There are other reasons why ‘in skin’ PBX solutions are not necessarily the best for SMEs. The first is cost. Pound for pound they are going to get far more functionality from a call centre solution. It’s not just the initial investment either, professional services surrounding installation and upgrades are cheaper and this can have a real impact if they need to make changes throughout its lifetime.
Take a local council, for example. They might have to respond to a crisis within their area such as flooding or a major road closure – anything that causes a call overload. They may want to put up an announcement explaining the situation. There are many scenarios where changes might need to be made.
Mid-market solutions are often architected to make it easy for the business itself to make the changes – and this can often be done without the use of their own IT departments, which can also be expensive to use. A small business or other organisation might not even have their own IT department and so will rely on this flexibility to tweak their system themselves.
So, when you combine this with ease of use and low cost of ownership, you can see why a ‘proper’ contact centre often provides the prestige without the price tag.
The other factor to take into account is that SMEs often know they can’t compete with larger companies on cost, but that their differentiator is their customer service. As such, they are not so interested in reducing call handling time as they are improving both their net promotor score and the customer journey. They are looking for ways to make their customers feel special and to improve the whole customer experience.
Also, a lot of simple transactions are now resolved through self-service, so human-to-human contact is reserved for the more complex cases, whether it’s a query or a sale – the ability to collaborate with the back office, or different product experts, is becoming increasingly important – especially when the contact centre is in essence a help desk or specialist support centre.
Are third party apps the best way forward for SMEs or an expensive diversion?
I don’t think they are a diversion at all – especially if the apps are domain-specific. The way a healthcare help desk handles a customer will be completely different from, say, a small insurance company. For example, emails may need to go through approvals or other protocols to remove patient information, so the ability to integrate with specific apps will be key.
And if the contact centre is from a vendor such as ourselves, they won’t necessarily be expensive, certainly from an implementation perspective. They need a base solution that’s been developed in an open and agnostic way so will fit into any ICT environment and will integrate with any PBX. It must also have open APIs so it will connect to and work with any application or environment
It’s worthwhile though to ensure that a solution is accredited by the main PBX vendors as then an SME has a combination of security, in that they know it is going to work with any system, but also the agility to integrate with anything and potentially save money in the process.
For example, East Midlands Housing Association like many housing associations across the UK uses Enghouse Interactive’s contact centre product integrated with an Orchard system which is a specialist social housing solution.
And if you do go third party, then what is the best deployment model, CPE or Cloud?
I think most vendors are going to say whichever one they offer – although as Enghouse is flexible and not prescriptive, it can provide whatever model the customer needs – on premise, a managed service, opex model, subscriptions based.
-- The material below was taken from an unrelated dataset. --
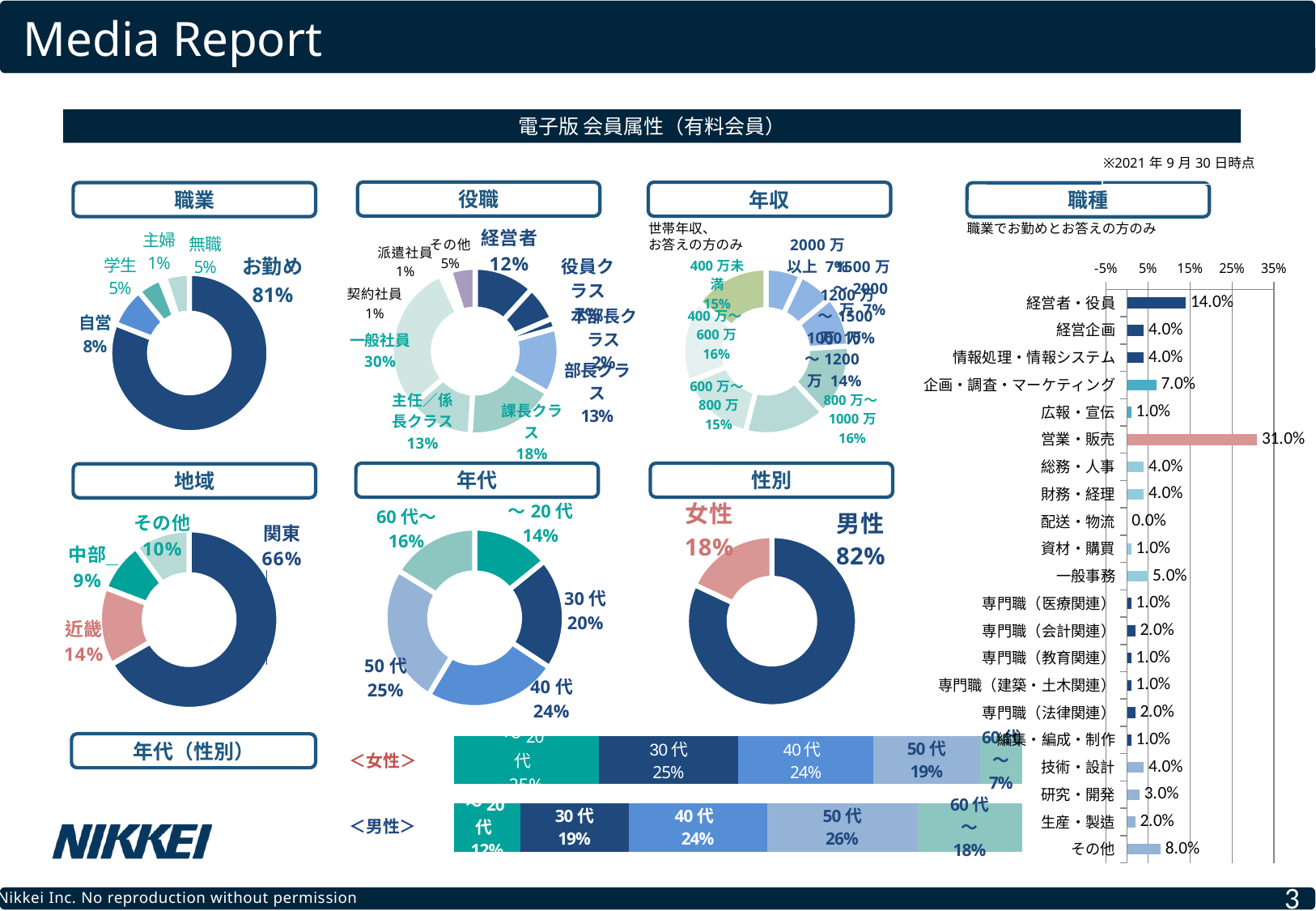
In the 職種 bar chart, what is the value for 経営者・役員? 14.0% In the 職業 chart, what percentage is お勤め? 81% In the 地域 chart, what percentage is 近畿? 14% In the 年代（性別） stacked bars, what percentage of 男性 are 50代? 26% In the 職種 bar chart, what is the difference between 営業・販売 and 経営者・役員? 17.0% In the 役職 chart, what percentage is 一般社員? 30% In the 年代 chart, how many age categories are shown? 5 In the 年代 chart, which is larger, 50代 or 30代? 50代 In the 職種 bar chart, which category has the highest value? 営業・販売 What kind of chart is the 職種 chart? bar chart In the 性別 chart, what percentage is 女性? 18% In the 職種 bar chart, which category has the lowest value? 配送・物流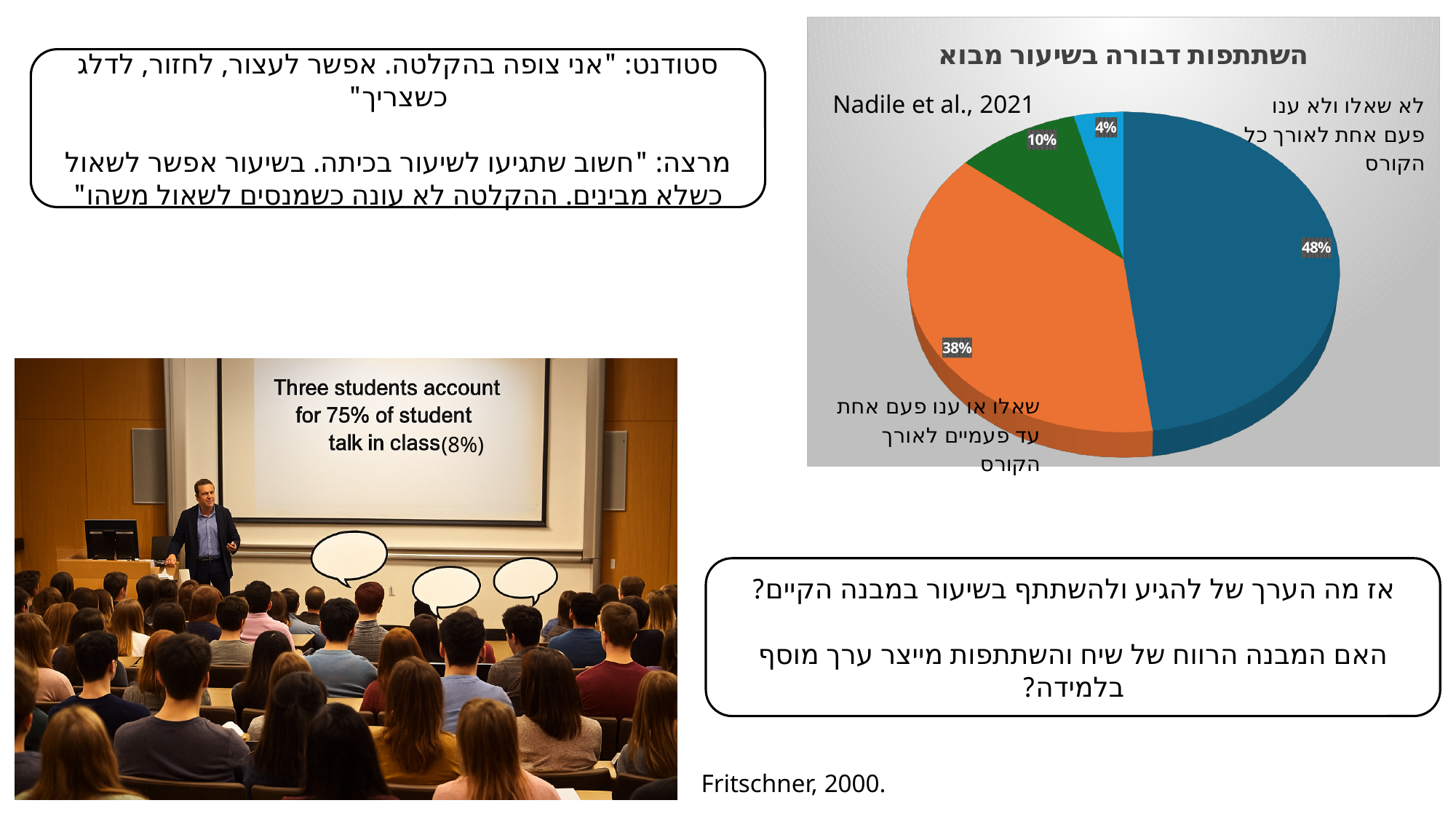
Which is larger: the slice for "לא שאלו ולא ענו פעם אחת לאורך כל הקורס" or the slice for "שאלו או ענו פעם אחת עד פעמיים לאורך הקורס"? לא שאלו ולא ענו פעם אחת לאורך כל הקורס What percentage of the pie is the slice labelled "שאלו או ענו פעם אחת עד פעמיים לאורך הקורס"? 38% By how many percentage points does the "לא שאלו ולא ענו" slice exceed the "שאלו או ענו פעם אחת עד פעמיים" slice? 10 percentage points Which slice of the pie chart is the largest? לא שאלו ולא ענו פעם אחת לאורך כל הקורס (48%) What percentage is shown on the green slice of the pie chart? 10% How many slices does the pie chart have? 4 What source citation is shown on the pie chart? Nadile et al., 2021 What kind of chart is shown on the slide? pie chart What is the title of the pie chart? השתתפות דבורה בשיעור מבוא What is the percentage of the smallest slice in the pie chart? 4% What percentage of the pie is the slice labelled "לא שאלו ולא ענו פעם אחת לאורך כל הקורס"? 48% What is the combined share of the two labelled slices (48% and 38%)? 86%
It really is a case of different customers, different models.
We find that many customers start off with an on premise system but as they grow or want to trial a new office in a new location, for example. They may want to do a three-month pilot in the cloud to test it to see if it works and then decide to continue. So, once again flexibility is the key.
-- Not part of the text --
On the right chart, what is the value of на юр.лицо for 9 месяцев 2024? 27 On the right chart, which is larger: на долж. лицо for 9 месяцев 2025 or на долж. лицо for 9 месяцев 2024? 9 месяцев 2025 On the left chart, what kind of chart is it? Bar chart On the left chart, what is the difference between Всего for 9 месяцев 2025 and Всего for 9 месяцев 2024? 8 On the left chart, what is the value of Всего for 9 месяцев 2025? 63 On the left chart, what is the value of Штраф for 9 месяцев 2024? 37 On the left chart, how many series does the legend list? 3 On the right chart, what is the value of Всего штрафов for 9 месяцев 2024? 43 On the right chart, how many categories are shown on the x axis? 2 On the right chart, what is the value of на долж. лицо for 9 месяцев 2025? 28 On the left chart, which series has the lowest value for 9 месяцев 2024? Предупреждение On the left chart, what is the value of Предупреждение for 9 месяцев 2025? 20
The Enghouse Interactive partner programme is helping resellers to become experts in the field
Enghouse Interactive runs an EMEA Partner Programme which comprises a select group of Enghouse Interactive partners, which buy-in to the company’s strategic vision and roadmap and can align resources to support it.
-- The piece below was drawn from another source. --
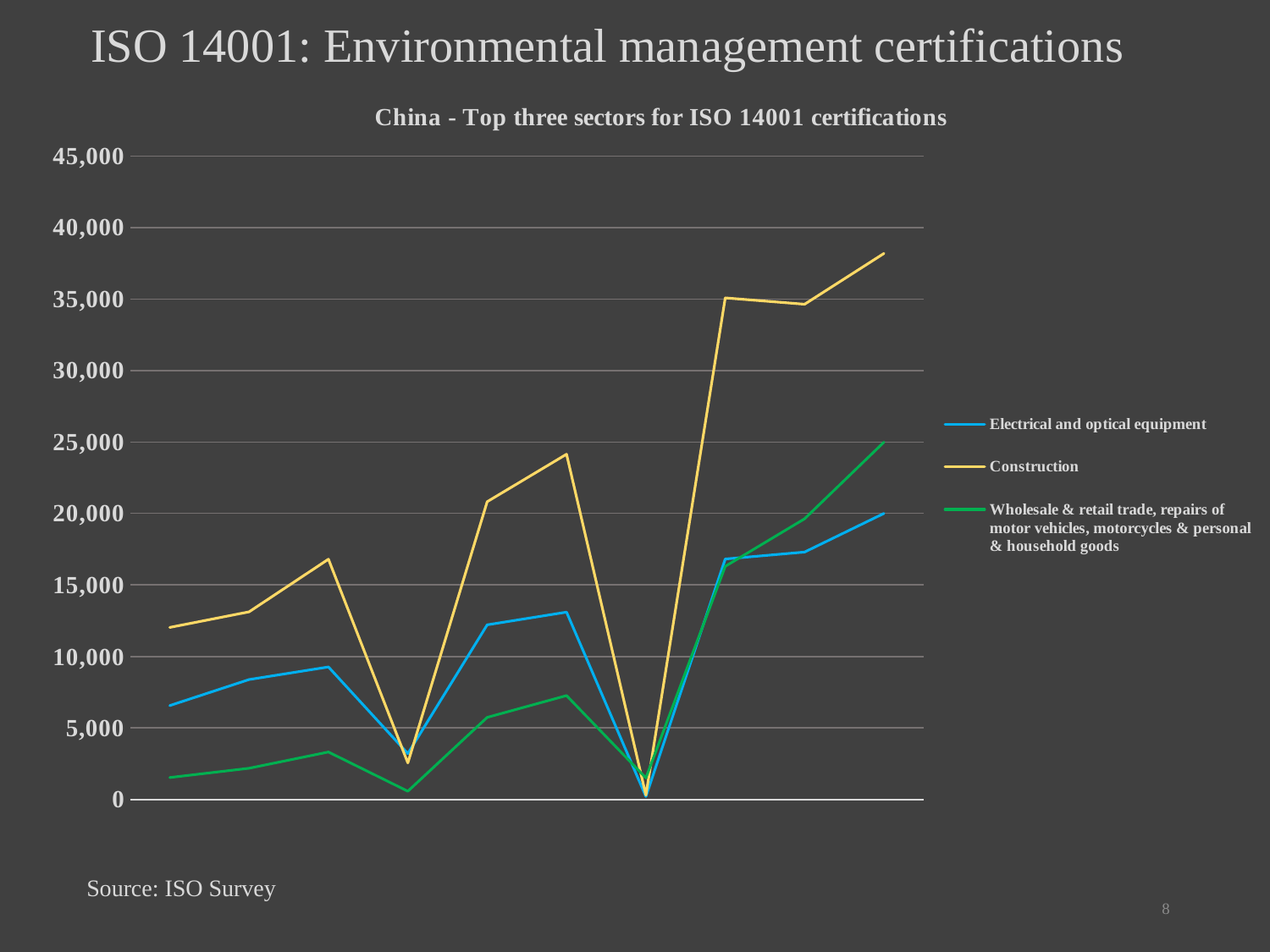
Is the value of Electrical and optical equipment at the last point on the right greater or less than 15,000? greater Which series has the lowest value at the first point on the left? Wholesale & retail trade, repairs of motor vehicles, motorcycles & personal & household goods Does the Construction line end higher or lower than it starts? higher What kind of chart is shown on the slide? Line chart How many series does the legend list? 3 Is the value of Electrical and optical equipment at the first point on the left greater or less than 5,000? greater What is the title of the chart? China - Top three sectors for ISO 14001 certifications Which series reaches the highest value on the chart? Construction At the last point on the right, which is larger: Construction or Electrical and optical equipment? Construction Is the value of Construction at the last point on the right greater or less than 35,000? greater Which series is drawn in yellow? Construction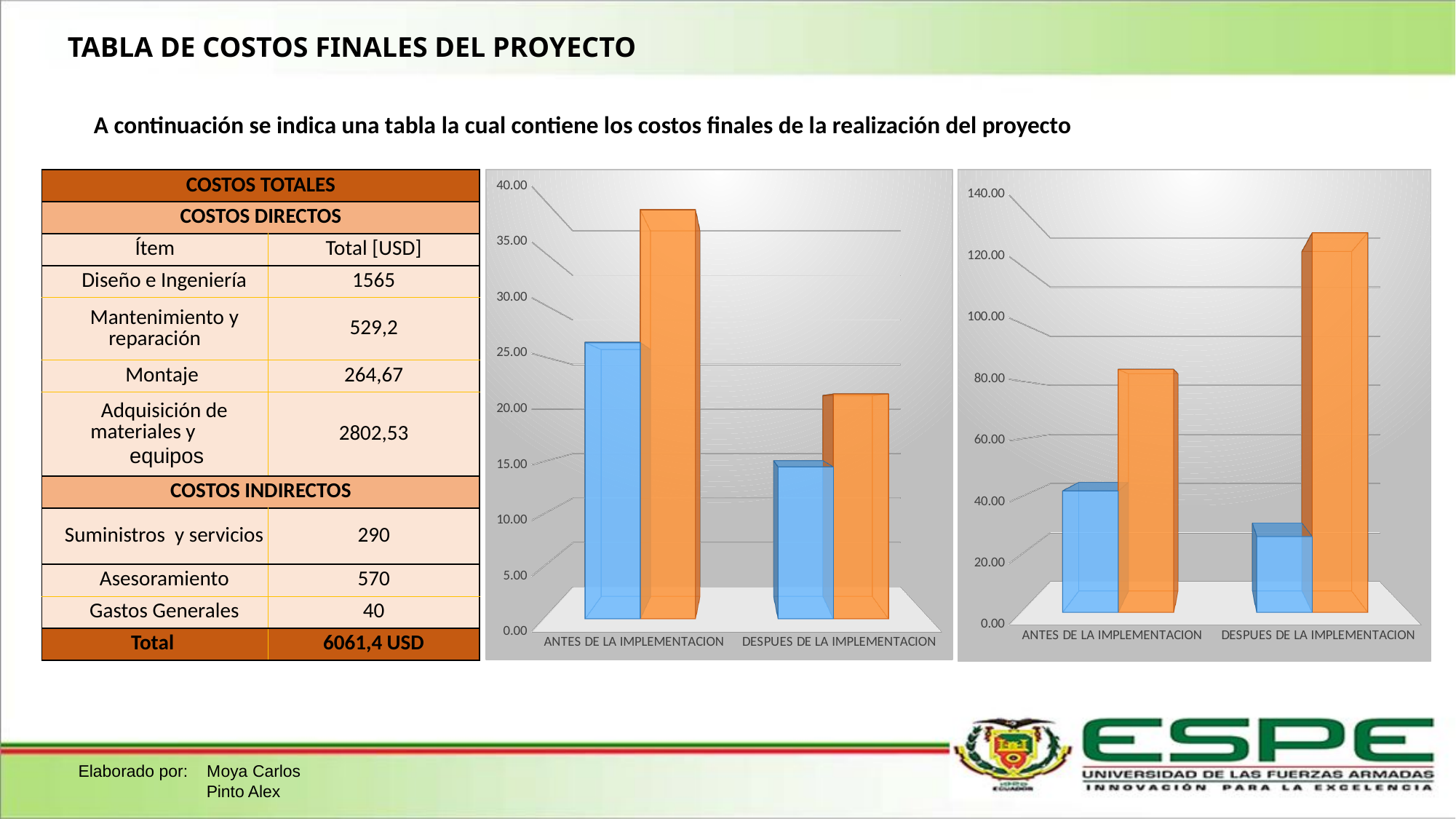
In the right chart, is the orange bar for DESPUES DE LA IMPLEMENTACION greater or less than 100.00? greater In the left chart, is the blue bar for DESPUES DE LA IMPLEMENTACION greater or less than 20.00? less What kind of chart is the left chart on the slide? bar chart How many categories are shown on the x axis of the right chart? 2 In the right chart, is the orange bar for ANTES DE LA IMPLEMENTACION greater or less than 60.00? greater In the right chart, do the blue bars rise or fall from ANTES DE LA IMPLEMENTACION to DESPUES DE LA IMPLEMENTACION? fall In the right chart, which category has the taller orange bar, ANTES DE LA IMPLEMENTACION or DESPUES DE LA IMPLEMENTACION? DESPUES DE LA IMPLEMENTACION In the left chart, which category has the taller orange bar, ANTES DE LA IMPLEMENTACION or DESPUES DE LA IMPLEMENTACION? ANTES DE LA IMPLEMENTACION In the left chart, which bar is the tallest overall? the orange bar for ANTES DE LA IMPLEMENTACION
Members are sub-divided into distributors and value added resellers. The latter category consists of technology resellers, application service providers, OEM providers that rebrand products as their own, and partners focused on supporting delivery to end customers, often as part of a broader solution. The programme also features tiered platinum, gold, silver and authorised membership, depending on the partner’s level of market reach, skills and expertise, revenue generation capability and ability to take on multiple products.
Today, Enghouse Interactive is attaining 55% growth in UK business year on year with its ‘medal’ partners. Moreover, the company is also achieving year-on-year growth of 112% on its mid-market communications centre offering, Enghouse Interactive Communications Center (EICC) through its certified channel partners in the UK.